[Captioned web image data]
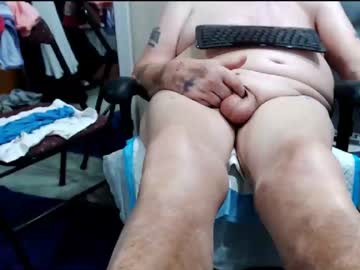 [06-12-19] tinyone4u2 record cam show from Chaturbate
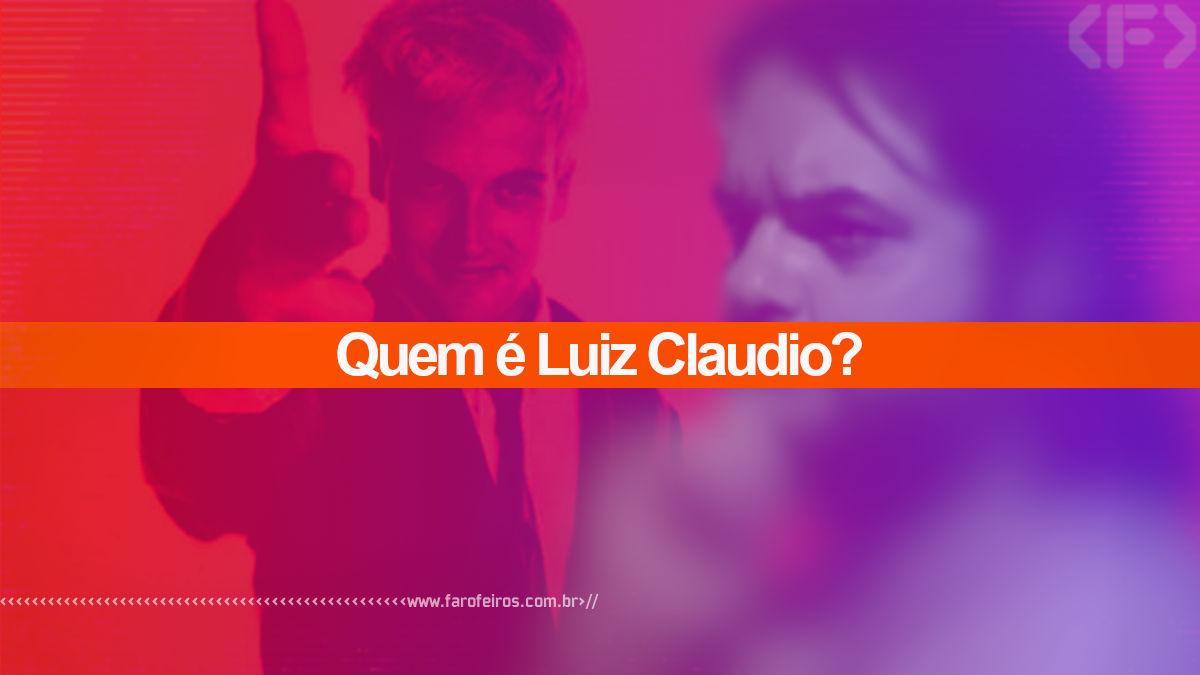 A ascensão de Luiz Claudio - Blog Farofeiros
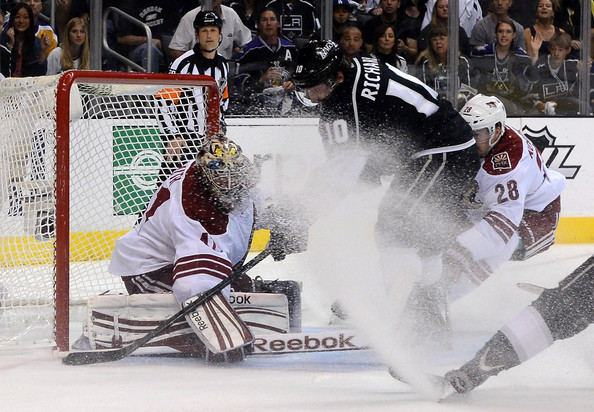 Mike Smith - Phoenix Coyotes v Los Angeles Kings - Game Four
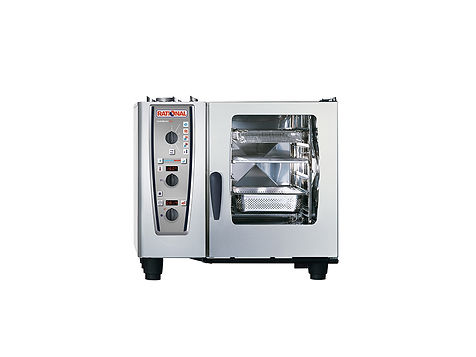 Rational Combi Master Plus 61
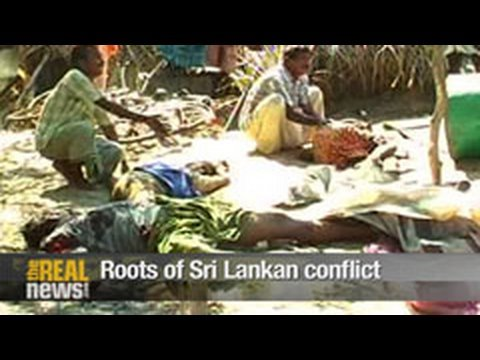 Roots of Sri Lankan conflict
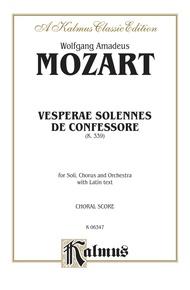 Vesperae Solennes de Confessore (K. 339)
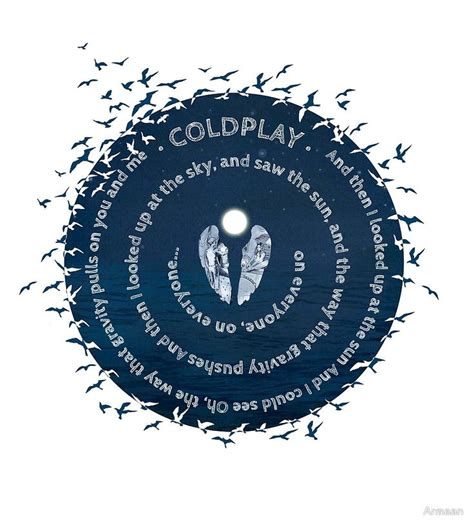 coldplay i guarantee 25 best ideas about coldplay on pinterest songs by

**Problem to work on**. Transcribe nothing but the lines from the one containing "Vesperae Solennes de Confessore (K. 339)" through the final line of the records, exactly as written and without pictures.

**Task answer**.
 Vesperae Solennes de Confessore (K. 339)
 coldplay i guarantee 25 best ideas about coldplay on pinterest songs by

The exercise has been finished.